* **Exercise objective**: A single number is required: how many lines below include the string "Tanzania".
=== Section Start ===
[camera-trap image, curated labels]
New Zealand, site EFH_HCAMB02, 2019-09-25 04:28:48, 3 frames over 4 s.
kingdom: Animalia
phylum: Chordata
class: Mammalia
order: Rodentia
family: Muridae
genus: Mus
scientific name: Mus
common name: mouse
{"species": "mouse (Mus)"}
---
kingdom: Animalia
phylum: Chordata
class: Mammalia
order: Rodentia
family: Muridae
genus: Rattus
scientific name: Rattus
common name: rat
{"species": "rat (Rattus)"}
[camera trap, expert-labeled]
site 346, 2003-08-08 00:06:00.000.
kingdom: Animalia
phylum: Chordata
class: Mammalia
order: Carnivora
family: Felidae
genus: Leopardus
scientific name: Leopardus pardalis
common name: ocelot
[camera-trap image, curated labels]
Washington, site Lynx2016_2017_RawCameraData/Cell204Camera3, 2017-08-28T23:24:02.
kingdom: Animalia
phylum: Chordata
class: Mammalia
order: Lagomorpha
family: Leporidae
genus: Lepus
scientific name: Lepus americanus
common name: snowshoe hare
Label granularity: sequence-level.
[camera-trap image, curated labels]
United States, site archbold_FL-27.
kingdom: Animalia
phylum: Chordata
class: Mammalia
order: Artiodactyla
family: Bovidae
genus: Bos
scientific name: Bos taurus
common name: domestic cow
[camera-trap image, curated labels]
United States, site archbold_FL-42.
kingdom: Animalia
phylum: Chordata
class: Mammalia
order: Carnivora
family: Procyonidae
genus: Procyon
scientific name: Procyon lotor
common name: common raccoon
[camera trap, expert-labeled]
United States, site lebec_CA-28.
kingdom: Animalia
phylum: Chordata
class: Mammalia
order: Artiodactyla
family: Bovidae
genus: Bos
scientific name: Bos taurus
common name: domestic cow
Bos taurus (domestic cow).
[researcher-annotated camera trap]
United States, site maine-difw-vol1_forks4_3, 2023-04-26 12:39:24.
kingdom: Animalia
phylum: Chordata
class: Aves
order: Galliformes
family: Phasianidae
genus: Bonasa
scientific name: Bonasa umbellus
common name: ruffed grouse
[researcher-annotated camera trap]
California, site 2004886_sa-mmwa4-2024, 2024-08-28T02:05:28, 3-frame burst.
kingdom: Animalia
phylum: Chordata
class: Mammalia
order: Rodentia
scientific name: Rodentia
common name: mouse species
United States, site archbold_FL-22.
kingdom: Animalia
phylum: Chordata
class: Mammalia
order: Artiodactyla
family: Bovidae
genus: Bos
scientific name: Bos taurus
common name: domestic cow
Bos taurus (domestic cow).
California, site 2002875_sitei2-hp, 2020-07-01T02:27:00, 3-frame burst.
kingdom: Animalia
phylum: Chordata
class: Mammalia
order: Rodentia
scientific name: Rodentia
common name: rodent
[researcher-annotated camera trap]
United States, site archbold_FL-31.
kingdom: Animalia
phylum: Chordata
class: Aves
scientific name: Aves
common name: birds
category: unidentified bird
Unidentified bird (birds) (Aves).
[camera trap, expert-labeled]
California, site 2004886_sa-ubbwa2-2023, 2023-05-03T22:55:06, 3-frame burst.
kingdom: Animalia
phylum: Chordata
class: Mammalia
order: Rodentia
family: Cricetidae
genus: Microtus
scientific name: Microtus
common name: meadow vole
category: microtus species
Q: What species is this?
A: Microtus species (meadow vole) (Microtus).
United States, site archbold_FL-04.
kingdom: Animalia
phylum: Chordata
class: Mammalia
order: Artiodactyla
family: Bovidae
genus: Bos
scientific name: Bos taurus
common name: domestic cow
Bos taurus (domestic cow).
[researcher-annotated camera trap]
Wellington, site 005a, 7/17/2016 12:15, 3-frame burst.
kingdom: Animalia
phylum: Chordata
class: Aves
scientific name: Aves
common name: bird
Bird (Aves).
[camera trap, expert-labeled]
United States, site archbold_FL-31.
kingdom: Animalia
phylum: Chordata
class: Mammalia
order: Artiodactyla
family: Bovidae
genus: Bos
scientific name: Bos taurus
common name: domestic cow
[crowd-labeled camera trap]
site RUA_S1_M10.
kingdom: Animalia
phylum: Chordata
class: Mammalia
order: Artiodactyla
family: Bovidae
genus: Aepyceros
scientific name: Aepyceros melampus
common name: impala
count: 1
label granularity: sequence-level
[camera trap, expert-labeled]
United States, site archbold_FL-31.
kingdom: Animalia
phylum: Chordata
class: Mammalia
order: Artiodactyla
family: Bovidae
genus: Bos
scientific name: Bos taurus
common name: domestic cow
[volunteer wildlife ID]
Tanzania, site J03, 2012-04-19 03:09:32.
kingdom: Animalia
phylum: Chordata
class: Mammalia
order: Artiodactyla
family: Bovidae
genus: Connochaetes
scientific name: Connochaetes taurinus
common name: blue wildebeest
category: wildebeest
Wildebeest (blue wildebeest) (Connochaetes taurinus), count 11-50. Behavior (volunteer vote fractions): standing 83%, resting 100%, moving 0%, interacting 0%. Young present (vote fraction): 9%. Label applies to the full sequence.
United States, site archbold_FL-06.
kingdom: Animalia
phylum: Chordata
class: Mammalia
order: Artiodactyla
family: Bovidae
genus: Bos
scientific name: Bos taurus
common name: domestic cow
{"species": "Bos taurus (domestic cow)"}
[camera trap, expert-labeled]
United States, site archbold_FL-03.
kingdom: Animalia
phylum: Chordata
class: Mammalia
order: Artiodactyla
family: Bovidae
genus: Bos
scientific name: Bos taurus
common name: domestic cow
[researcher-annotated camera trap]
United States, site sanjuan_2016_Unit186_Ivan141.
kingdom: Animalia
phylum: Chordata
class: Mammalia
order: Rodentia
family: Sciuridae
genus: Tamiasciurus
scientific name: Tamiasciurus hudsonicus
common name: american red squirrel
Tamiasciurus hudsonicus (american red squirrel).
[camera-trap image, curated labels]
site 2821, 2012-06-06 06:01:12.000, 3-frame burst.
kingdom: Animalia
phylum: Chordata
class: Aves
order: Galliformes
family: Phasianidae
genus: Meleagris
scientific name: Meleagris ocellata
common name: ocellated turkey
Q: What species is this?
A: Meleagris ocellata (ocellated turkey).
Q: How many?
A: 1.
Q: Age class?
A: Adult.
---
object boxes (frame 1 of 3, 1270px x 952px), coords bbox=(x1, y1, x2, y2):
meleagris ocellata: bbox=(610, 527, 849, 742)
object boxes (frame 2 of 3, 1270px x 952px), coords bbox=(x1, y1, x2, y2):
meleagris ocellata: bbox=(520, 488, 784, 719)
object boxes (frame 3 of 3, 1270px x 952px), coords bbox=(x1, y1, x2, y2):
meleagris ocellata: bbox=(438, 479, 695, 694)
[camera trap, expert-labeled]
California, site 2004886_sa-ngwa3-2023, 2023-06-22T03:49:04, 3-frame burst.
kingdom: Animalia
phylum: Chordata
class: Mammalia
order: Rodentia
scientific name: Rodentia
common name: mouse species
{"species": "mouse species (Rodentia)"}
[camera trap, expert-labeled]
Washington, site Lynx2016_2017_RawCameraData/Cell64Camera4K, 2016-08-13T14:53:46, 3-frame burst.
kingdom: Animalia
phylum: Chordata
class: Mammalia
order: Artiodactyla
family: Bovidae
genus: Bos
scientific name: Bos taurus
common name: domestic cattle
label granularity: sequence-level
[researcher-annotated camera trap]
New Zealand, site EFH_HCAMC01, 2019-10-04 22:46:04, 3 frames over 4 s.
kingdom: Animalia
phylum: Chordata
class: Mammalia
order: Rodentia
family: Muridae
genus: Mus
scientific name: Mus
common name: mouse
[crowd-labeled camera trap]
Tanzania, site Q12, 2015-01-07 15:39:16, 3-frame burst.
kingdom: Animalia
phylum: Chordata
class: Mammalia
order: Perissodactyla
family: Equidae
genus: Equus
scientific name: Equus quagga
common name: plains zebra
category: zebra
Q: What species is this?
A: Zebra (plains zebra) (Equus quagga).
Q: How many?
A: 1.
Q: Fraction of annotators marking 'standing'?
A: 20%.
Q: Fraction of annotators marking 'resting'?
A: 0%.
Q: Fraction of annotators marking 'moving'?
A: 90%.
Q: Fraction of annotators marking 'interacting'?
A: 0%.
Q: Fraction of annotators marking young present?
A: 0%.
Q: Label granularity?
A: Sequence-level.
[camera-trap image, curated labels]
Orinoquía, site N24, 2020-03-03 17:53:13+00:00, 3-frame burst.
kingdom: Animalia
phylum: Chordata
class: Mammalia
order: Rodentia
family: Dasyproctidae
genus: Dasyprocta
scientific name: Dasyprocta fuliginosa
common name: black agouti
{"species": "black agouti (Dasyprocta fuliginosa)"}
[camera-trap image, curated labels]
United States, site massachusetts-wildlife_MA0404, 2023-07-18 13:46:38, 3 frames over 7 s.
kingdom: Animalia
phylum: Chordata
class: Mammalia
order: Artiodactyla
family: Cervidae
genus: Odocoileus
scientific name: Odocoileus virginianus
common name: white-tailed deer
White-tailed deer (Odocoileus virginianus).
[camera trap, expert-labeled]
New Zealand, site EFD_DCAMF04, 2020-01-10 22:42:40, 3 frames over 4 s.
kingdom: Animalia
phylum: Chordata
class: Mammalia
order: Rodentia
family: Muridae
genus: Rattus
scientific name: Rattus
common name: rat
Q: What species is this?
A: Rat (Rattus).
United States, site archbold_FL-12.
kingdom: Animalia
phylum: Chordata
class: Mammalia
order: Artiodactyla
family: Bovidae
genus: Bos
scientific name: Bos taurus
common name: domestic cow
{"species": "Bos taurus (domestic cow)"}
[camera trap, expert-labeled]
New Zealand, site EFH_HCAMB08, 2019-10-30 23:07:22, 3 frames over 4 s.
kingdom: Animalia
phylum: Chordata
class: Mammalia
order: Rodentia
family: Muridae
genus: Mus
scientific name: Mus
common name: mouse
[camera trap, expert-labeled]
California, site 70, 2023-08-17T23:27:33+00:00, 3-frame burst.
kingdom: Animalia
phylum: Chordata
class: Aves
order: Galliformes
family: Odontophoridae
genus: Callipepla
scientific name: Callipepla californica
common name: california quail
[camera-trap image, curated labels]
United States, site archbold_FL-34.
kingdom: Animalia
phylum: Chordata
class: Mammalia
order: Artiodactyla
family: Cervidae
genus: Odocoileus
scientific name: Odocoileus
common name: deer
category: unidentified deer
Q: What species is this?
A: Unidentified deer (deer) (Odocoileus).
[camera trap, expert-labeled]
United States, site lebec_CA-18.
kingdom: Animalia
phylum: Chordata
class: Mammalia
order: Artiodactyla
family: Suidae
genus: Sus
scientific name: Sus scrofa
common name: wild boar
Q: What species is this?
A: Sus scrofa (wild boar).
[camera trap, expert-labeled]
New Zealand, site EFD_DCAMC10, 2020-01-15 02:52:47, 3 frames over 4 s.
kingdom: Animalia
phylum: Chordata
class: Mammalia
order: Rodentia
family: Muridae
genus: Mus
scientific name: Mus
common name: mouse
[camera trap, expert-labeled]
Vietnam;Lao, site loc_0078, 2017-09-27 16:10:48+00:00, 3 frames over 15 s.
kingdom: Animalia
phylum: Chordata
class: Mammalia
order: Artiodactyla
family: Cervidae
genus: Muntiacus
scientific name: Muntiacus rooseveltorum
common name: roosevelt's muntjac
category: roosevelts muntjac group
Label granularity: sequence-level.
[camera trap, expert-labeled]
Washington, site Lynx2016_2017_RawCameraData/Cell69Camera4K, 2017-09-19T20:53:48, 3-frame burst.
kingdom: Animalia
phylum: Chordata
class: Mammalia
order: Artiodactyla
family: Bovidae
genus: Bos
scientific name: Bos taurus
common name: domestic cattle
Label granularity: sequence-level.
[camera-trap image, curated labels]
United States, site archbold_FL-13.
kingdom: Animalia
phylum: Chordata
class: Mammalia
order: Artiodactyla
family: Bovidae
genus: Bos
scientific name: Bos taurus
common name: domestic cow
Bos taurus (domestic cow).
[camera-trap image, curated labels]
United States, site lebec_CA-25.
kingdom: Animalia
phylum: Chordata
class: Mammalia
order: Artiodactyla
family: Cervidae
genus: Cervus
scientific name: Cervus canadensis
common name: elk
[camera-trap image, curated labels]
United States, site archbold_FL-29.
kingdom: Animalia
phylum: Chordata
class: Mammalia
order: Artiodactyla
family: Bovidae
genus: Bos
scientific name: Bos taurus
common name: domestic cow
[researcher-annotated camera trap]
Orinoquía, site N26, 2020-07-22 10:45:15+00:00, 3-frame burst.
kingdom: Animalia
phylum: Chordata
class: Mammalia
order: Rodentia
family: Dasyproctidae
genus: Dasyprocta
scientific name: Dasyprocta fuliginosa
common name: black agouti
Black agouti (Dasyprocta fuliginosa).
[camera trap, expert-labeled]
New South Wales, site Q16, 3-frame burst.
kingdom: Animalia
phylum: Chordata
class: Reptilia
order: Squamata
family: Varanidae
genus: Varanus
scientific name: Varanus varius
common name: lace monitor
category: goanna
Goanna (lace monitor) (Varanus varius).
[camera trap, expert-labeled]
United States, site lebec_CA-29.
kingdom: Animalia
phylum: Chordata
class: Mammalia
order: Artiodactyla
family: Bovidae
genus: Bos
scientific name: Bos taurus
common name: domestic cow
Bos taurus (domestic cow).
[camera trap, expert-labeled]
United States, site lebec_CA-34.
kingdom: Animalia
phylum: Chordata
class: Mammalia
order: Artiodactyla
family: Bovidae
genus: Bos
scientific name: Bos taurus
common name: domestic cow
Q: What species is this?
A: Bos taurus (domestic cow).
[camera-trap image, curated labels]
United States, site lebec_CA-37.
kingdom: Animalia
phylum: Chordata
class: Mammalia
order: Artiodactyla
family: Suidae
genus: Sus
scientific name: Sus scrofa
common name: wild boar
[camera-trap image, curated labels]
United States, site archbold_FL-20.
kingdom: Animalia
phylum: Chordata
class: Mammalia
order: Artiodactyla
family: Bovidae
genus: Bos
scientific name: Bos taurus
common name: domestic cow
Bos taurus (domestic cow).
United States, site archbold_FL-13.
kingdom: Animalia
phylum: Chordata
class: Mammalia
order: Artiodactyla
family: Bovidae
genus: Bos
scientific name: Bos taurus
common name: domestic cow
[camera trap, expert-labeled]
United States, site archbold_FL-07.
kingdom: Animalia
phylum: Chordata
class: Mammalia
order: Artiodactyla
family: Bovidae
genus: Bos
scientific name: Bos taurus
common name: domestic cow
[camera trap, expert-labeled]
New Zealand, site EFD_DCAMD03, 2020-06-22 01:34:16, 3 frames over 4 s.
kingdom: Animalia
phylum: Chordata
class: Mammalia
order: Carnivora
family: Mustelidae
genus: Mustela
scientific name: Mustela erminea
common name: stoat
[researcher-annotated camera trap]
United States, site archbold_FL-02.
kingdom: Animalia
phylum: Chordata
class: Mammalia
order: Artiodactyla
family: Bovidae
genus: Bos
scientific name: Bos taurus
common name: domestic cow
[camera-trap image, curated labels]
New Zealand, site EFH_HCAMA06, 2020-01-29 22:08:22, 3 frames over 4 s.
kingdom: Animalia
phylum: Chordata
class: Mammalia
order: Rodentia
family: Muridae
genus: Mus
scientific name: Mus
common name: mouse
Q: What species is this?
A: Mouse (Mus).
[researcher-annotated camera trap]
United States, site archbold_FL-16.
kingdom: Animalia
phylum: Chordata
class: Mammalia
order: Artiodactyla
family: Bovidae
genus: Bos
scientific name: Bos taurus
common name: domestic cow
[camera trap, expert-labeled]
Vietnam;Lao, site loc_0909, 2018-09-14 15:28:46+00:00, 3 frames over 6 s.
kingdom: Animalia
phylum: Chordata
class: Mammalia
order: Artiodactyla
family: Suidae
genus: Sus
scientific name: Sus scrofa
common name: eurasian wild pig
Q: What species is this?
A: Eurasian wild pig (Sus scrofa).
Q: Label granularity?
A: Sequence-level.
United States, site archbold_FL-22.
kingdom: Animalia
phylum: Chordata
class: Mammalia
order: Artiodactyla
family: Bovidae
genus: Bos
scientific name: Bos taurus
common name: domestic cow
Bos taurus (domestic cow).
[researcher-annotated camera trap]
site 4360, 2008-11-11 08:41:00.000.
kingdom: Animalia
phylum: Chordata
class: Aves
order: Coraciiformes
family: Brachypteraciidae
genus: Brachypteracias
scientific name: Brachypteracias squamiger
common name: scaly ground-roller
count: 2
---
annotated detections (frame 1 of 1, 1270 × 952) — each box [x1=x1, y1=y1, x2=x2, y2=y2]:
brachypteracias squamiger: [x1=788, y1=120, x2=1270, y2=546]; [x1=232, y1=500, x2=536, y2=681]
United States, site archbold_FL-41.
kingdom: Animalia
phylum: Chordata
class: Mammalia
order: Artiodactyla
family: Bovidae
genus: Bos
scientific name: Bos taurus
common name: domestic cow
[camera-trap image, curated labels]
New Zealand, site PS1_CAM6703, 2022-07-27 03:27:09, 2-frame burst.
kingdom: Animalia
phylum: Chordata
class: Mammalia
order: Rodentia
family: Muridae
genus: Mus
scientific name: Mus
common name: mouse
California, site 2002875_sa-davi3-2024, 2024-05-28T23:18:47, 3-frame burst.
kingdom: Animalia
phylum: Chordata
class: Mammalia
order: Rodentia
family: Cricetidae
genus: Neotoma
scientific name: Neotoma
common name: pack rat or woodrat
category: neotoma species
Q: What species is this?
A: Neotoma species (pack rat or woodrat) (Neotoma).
=== Section End ===
* **Exercise result**: 2